__Work to be completed__:
Locate the line containing "Of the presented" in the material below; repeat it and every line after it, exactly as written.

__Data for this task__:
__________

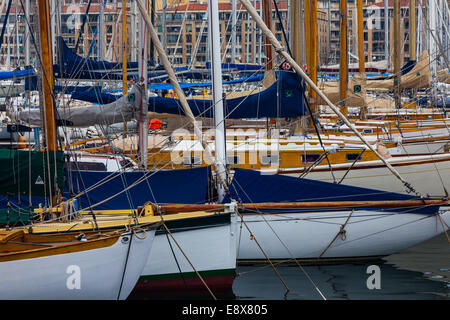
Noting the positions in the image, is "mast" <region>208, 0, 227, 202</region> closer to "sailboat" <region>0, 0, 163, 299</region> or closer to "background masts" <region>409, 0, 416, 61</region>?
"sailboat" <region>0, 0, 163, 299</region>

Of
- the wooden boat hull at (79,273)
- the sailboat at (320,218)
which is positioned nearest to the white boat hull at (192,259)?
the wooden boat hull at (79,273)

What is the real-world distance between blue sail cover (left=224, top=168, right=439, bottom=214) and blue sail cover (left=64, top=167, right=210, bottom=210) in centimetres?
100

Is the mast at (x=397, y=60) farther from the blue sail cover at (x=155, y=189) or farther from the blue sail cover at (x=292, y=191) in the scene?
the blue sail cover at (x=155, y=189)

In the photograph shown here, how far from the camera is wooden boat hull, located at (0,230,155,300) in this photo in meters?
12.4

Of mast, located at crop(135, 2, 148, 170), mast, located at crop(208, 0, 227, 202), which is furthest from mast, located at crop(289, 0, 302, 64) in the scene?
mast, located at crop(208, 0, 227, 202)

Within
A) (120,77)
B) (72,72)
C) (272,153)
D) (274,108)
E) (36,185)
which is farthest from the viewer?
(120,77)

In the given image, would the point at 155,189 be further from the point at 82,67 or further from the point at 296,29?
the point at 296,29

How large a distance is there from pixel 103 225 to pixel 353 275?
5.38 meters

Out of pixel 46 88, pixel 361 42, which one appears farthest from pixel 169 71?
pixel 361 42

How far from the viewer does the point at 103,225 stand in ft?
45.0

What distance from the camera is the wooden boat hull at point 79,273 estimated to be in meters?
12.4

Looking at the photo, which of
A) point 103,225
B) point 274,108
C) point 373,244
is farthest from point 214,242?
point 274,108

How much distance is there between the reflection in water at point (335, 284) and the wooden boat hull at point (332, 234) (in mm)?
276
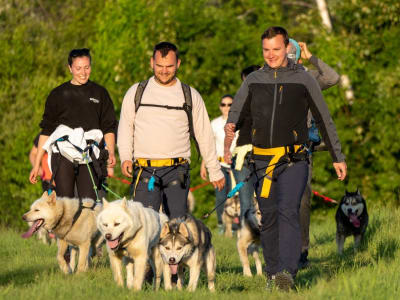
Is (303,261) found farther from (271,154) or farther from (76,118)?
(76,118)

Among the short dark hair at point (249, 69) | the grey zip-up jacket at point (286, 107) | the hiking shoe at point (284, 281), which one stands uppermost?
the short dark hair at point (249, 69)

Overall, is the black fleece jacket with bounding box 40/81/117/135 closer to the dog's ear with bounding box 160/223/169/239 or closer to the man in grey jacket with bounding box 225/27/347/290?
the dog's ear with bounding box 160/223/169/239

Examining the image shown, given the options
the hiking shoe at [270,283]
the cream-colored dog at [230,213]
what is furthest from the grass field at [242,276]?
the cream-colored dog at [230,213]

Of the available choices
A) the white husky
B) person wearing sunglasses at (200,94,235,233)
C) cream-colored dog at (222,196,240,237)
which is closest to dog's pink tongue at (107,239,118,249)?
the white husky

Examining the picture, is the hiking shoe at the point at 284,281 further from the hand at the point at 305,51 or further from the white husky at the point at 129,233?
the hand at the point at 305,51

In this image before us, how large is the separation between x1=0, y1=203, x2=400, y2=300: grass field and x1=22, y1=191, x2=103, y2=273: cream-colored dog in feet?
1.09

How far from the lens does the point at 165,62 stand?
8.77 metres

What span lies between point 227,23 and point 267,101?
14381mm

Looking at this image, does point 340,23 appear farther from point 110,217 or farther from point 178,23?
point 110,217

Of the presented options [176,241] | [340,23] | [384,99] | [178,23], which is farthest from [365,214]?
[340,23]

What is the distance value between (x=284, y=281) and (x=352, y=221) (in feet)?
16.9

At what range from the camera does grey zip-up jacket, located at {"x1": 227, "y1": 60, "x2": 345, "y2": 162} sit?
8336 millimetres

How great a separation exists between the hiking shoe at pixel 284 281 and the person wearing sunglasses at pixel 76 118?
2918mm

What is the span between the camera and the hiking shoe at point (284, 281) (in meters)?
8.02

__________

__Written answer__:
Of the presented options [176,241] | [340,23] | [384,99] | [178,23], which is farthest from [365,214]?
[340,23]

What is the distance value between (x=284, y=281) and (x=352, y=221) (in feet)?
16.9

At what range from the camera does grey zip-up jacket, located at {"x1": 227, "y1": 60, "x2": 345, "y2": 162} sit?
8336 millimetres

How great a separation exists between the hiking shoe at pixel 284 281 and the person wearing sunglasses at pixel 76 118?
2918mm

What is the span between the camera and the hiking shoe at point (284, 281) (in meters)?
8.02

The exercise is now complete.